Every line in the listing below from the one with "Chocolate Poodle Print by Susan A Becker" through the one with "Chó Doberman lai" is to be reproduced exactly, both ends included; leave out the rest.

▶ [Data under study]:
===============

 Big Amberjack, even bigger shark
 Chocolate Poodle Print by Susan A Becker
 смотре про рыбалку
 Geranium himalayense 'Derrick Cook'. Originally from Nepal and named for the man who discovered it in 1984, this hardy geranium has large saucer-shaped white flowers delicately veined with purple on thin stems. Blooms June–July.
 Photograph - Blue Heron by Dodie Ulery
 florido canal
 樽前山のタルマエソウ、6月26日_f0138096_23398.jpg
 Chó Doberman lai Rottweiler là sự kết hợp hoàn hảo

===============

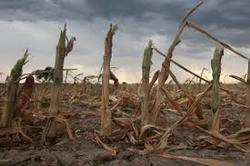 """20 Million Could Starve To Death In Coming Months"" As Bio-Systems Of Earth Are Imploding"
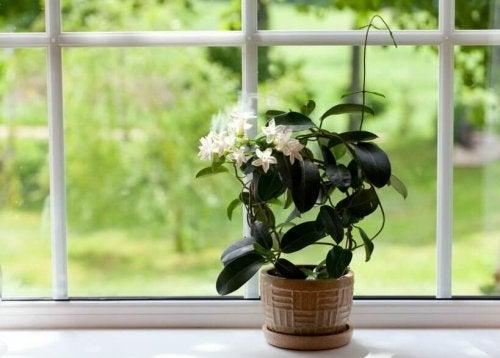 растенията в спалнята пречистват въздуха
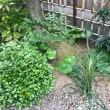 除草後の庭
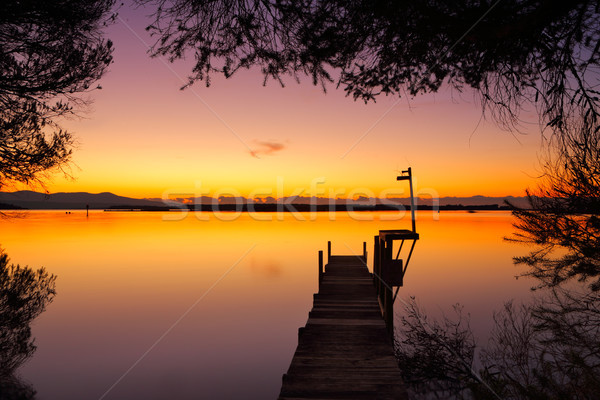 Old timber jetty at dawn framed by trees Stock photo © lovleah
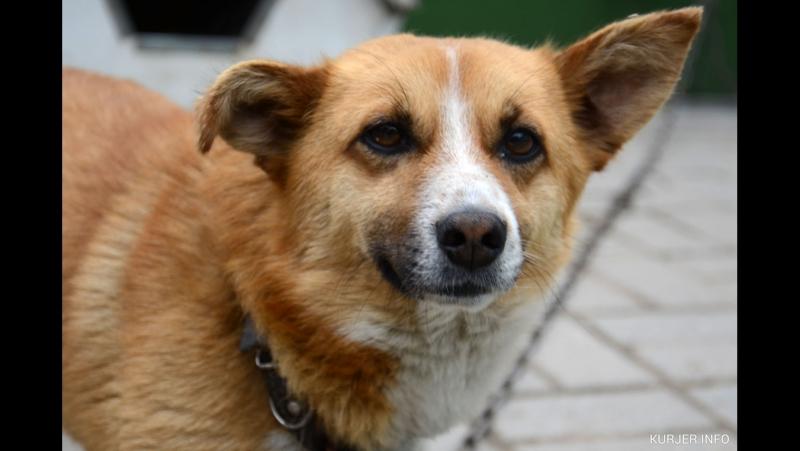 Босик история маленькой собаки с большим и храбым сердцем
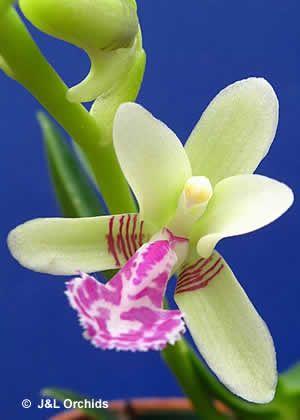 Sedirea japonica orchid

===============

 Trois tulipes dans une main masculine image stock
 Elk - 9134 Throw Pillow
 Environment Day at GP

===============

▶ [Task result]:
 Chocolate Poodle Print by Susan A Becker
 смотре про рыбалку
 Geranium himalayense 'Derrick Cook'. Originally from Nepal and named for the man who discovered it in 1984, this hardy geranium has large saucer-shaped white flowers delicately veined with purple on thin stems. Blooms June–July.
 Photograph - Blue Heron by Dodie Ulery
 florido canal
 樽前山のタルマエソウ、6月26日_f0138096_23398.jpg
 Chó Doberman lai Rottweiler là sự kết hợp hoàn hảo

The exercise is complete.